● SELECTED TEXT:
:::

According to the implementation of the National Integrated Master Plan, Nigeria needs consistent investment of about $3 trillion for a period of 30 years to reduce its infrastructural gap and this investment from BINL is already an added advantage.

The group chief executive officer, Henry Owonka, said the company with foreign partners is seeking approval for a joint venture model to facilitate its planned investment in the country.
Owonka emphasised that the company intends to align with the current administration's infrastructure plan, highlighting that a consistent influx of investment, as proposed by the company, is preferable to isolated investments by other investors especially in the mining sector.

He said, “What we are looking for is for us to structure our program of investment, we are not looking for a sovereign guarantee which will deplete the foreign reserves but innovative ways to collateralise those natural resources that the country has in abundance. The president has verbally approved our request.

“The company expressed its interest in investing in a range of commodities. We are seeking approval for a joint venture model because in that way we can draw more investors not only in the country but also outside the country. Because when you have a joint venture with the government, it's better and that's what we are seeking rather than for them to just issue land to us.”

The CEO stating plans for the mining sector noted that the company is ready to invest $4 billion, “to explore mineral resources but we need data and that is also one of the offers we proposed so that we can bring in our expertise and help the government obtain accurate data and then we can explore those minerals. This partnership will help the government plan to reduce dependence on crude oil.
We also are doing this across all the ministries because it's a $172 billion investment drive.”

In a presentation at the Ministry of Solid Minerals Development, the chief operations officer, Clement Kwegyir-Afful, explained that the investment drive is to reduce the huge infrastructural gap in the country.

“The current administration is looking for several investments to come in through the private sector to reduce the infrastructure gap. The NBIL has come together as a team to support the government to achieve this mandate without any sovereign guarantee.

“We want to help address the energy gap through the use of renewables, so one of our subsidiaries focuses on renewables and how we can address that. We are going to bring in innovative ways of funding through financier engineering to raise funds that would address the infrastructure gap.”

Continuing, the statement read, “Minerals exploration is one area the government wants to use to create another source of revenue shifting from oil and that is one strong area that we want to focus on. It will raise a different form of revenue.

“To do this will require a significant amount of money, so over the next 22 to 23 years, we are looking to invest $172 billion dollars. If you break this down yearly, that works to $6 billion every year in investment out of the numerous numbers the president is looking for.

“We have grouped our project into phases; the first one will be the ones that have the most impact on Nigeria's landscape, so we are looking at hospitals, renewable energies, mineral exploration and exportation because that is where we have huge concerns and also some of the deep sea ports,” he added.

:::

● RECORDED DATA:
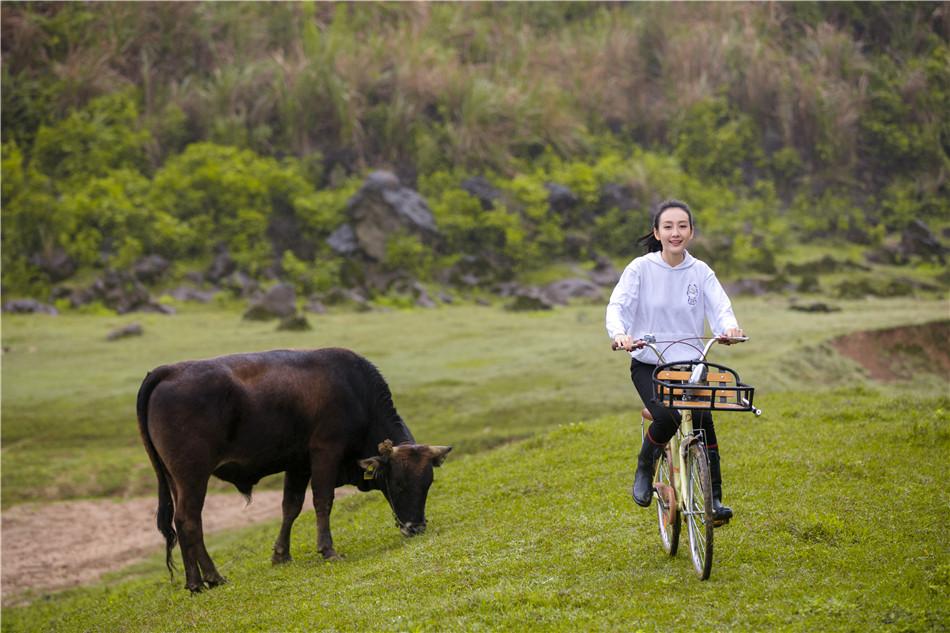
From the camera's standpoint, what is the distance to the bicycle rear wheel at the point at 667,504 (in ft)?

:::

Copy word for word the passage of the Nigeria investment text that begins at the words containing "In a presentation" and stops after "any sovereign guarantee.". The data comes from a different source than the Nigeria investment text.

In a presentation at the Ministry of Solid Minerals Development, the chief operations officer, Clement Kwegyir-Afful, explained that the investment drive is to reduce the huge infrastructural gap in the country.

“The current administration is looking for several investments to come in through the private sector to reduce the infrastructure gap. The NBIL has come together as a team to support the government to achieve this mandate without any sovereign guarantee.